# YOUR INSTRUCTIONS:
Everything from the line containing "Thinking about bbox=[554, 183, 645, 214]: suv" to the final line of the records below should be given again exactly, and nothing else.

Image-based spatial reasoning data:
## START
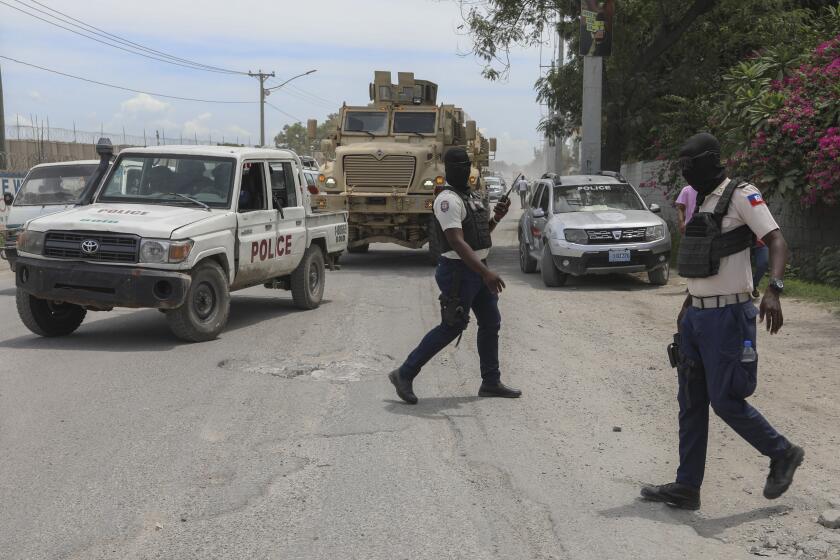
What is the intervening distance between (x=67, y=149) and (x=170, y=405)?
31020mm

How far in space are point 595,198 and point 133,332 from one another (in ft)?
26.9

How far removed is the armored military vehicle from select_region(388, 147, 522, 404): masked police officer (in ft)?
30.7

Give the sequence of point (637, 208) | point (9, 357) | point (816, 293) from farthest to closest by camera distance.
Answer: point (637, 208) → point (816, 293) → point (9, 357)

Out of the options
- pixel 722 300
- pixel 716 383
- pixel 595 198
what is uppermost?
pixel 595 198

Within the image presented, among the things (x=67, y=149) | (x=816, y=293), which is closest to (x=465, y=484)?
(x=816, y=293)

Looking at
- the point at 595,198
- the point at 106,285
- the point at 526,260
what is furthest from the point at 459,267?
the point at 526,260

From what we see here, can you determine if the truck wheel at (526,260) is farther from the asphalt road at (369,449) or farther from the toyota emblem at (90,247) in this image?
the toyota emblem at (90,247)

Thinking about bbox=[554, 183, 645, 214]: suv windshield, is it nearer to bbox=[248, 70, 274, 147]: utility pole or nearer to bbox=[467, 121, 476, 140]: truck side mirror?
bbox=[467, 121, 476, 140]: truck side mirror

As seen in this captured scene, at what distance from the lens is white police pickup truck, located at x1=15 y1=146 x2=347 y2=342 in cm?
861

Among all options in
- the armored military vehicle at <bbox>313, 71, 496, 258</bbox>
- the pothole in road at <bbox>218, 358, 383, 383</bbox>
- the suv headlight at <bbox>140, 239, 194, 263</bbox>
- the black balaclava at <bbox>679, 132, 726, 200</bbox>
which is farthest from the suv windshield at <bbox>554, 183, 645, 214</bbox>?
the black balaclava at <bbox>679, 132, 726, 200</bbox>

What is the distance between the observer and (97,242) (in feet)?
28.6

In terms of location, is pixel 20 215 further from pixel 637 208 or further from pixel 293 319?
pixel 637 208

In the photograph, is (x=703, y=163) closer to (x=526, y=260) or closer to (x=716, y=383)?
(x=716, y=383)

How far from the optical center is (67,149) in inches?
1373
## END
# OUTPUT OF THE TASK:
Thinking about bbox=[554, 183, 645, 214]: suv windshield, is it nearer to bbox=[248, 70, 274, 147]: utility pole or nearer to bbox=[467, 121, 476, 140]: truck side mirror?
bbox=[467, 121, 476, 140]: truck side mirror

As seen in this captured scene, at what distance from the lens is white police pickup truck, located at x1=15 y1=146 x2=347 y2=342 in cm?
861

Among all options in
- the armored military vehicle at <bbox>313, 71, 496, 258</bbox>
- the pothole in road at <bbox>218, 358, 383, 383</bbox>
- the suv headlight at <bbox>140, 239, 194, 263</bbox>
- the black balaclava at <bbox>679, 132, 726, 200</bbox>
which is farthest from the suv windshield at <bbox>554, 183, 645, 214</bbox>?
the black balaclava at <bbox>679, 132, 726, 200</bbox>

What is the distance between the observer and (97,242) (in feet)?
28.6

In terms of location, is pixel 20 215 further from pixel 637 208 or further from pixel 293 319?
pixel 637 208

In the photograph, is (x=703, y=163) closer to (x=526, y=260) or closer to (x=716, y=383)?
(x=716, y=383)

How far from the optical center is (67,149) in inches?
1373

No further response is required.